L’examen du troisième rapport de la Tunisie a permis au Comité de l’ONU d’exprimer une préoccupation particulière après l’adoption de la loi organique n°2015 – 26 relative à la lutte contre le terrorisme, « qui ne définit pas clairement l’acte de terrorisme et étend la durée maximale de la garde à vue pour des suspects de ces crimes jusqu’à 15 jours. […] Le comité est préoccupé des informations reçues concernant des détentions au secret, avant que l’arrestation [ne] soit officiellement enregistrée, dans des cas liés à la lutte antiterroriste, et pour lesquelles des allégations de torture ont été formulées ». Sur cette question, Kamel Jendoudi s’est contenté d’une seule phrase « la lutte antiterroriste doit se faire dans le respect des droits humains ». Et pourtant, la société civile confirme le retour en force de la torture infligée, systématiquement, aux présumés terroristes.
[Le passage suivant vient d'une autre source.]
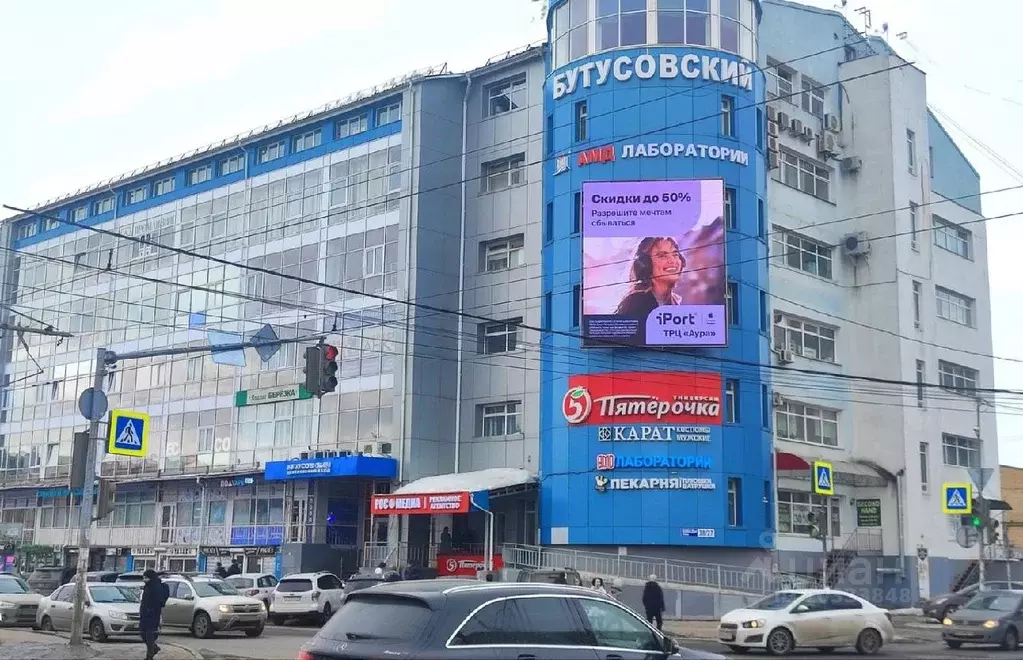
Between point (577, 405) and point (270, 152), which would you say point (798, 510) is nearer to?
point (577, 405)

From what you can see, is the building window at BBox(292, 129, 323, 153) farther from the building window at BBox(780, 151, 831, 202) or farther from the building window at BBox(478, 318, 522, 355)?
the building window at BBox(780, 151, 831, 202)

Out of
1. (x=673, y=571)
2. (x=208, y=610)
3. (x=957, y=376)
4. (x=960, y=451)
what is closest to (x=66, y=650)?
(x=208, y=610)

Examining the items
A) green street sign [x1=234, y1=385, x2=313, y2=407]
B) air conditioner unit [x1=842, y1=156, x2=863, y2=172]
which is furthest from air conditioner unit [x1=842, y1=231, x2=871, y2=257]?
green street sign [x1=234, y1=385, x2=313, y2=407]

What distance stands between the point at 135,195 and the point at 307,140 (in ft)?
43.3

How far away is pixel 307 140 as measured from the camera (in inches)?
2121

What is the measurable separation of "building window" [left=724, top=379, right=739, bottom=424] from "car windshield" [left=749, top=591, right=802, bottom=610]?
51.5 feet

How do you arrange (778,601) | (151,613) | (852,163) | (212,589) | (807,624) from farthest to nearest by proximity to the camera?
(852,163) < (212,589) < (778,601) < (807,624) < (151,613)

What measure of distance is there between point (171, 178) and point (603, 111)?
85.9 feet

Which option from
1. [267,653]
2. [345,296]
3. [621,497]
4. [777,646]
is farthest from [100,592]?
[345,296]

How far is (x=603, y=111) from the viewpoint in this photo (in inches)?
1714

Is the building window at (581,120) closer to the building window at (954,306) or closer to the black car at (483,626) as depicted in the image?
the building window at (954,306)

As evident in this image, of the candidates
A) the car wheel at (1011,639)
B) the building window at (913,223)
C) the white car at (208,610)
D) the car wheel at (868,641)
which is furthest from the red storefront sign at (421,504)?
the building window at (913,223)

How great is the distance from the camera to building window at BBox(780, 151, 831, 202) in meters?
48.3

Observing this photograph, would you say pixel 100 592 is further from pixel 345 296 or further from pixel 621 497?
pixel 345 296
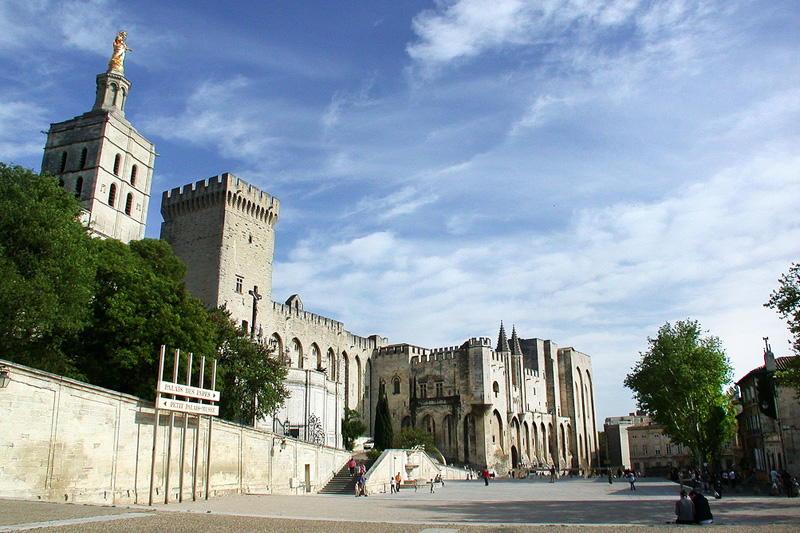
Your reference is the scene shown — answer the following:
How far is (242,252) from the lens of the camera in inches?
1464

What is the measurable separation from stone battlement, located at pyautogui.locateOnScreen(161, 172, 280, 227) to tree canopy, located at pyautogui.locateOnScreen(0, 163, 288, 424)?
444 inches

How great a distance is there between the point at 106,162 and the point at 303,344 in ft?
58.0

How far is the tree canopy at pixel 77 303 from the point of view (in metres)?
17.7

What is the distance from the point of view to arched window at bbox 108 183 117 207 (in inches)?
1615

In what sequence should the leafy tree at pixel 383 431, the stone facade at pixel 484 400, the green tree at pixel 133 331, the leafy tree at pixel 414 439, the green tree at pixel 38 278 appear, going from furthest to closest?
1. the stone facade at pixel 484 400
2. the leafy tree at pixel 414 439
3. the leafy tree at pixel 383 431
4. the green tree at pixel 133 331
5. the green tree at pixel 38 278

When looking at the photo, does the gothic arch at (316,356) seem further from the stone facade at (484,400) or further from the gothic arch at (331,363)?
the stone facade at (484,400)

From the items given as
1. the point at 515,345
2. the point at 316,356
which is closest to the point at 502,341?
the point at 515,345

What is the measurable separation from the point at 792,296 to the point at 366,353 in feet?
123

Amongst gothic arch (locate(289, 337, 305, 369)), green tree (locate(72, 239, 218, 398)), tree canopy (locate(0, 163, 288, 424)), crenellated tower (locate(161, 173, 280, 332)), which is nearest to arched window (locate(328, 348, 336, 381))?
gothic arch (locate(289, 337, 305, 369))

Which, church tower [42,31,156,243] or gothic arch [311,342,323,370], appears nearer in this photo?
church tower [42,31,156,243]

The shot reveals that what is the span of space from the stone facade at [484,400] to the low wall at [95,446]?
25012 mm

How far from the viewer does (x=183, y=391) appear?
663 inches

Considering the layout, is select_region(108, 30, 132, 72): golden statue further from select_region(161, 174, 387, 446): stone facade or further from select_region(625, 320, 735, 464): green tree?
select_region(625, 320, 735, 464): green tree

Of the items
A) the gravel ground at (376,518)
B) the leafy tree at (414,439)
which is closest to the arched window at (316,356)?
the leafy tree at (414,439)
Des familles de détenus ont même témoigné du traitement inhumain que subissent leurs enfants. Après les attentats de Bardo et de Sousse, des représentants des forces de l’ordre annoncent, régulièrement, qu’il n’y a pas de place aux droits humains. L’absence de sanctions contre les auteurs de ce discours donne le feu vert aux pratiques de jadis.

Pour Halim Meddeb, ce silence s’explique par la forte conviction de l’État que la répression policière est la seule solution pour éradiquer le terrorisme.

Au nom de la loi antiterroriste, le gouvernement tient en secret toutes les informations les concernant. Mais nous savons qu’ils sont nombreux et qu’ils sont victimes de mauvais traitements et de pratiques abusives depuis les derniers attentats. Halim Meddeb

Meddeb, cite le cas d’un homme arrêté quatre fois, sans preuves d’un seul crime. «  Sa dernière arrestation qui a duré six jours, était motivée, d’après un juge d’instruction, par un dîner avec sa famille dans un fast-food le soir même d’un attentat terroriste. Pour la police, ils étaient là pour célébrer l’attentat », explique-t-il, avant de prévenir que « la création de cette communauté de suspects compliquera la situation à moyen et long terme. Car le sentiment d’injustice agrandi et entraîne des comportements violents de la part des victimes ».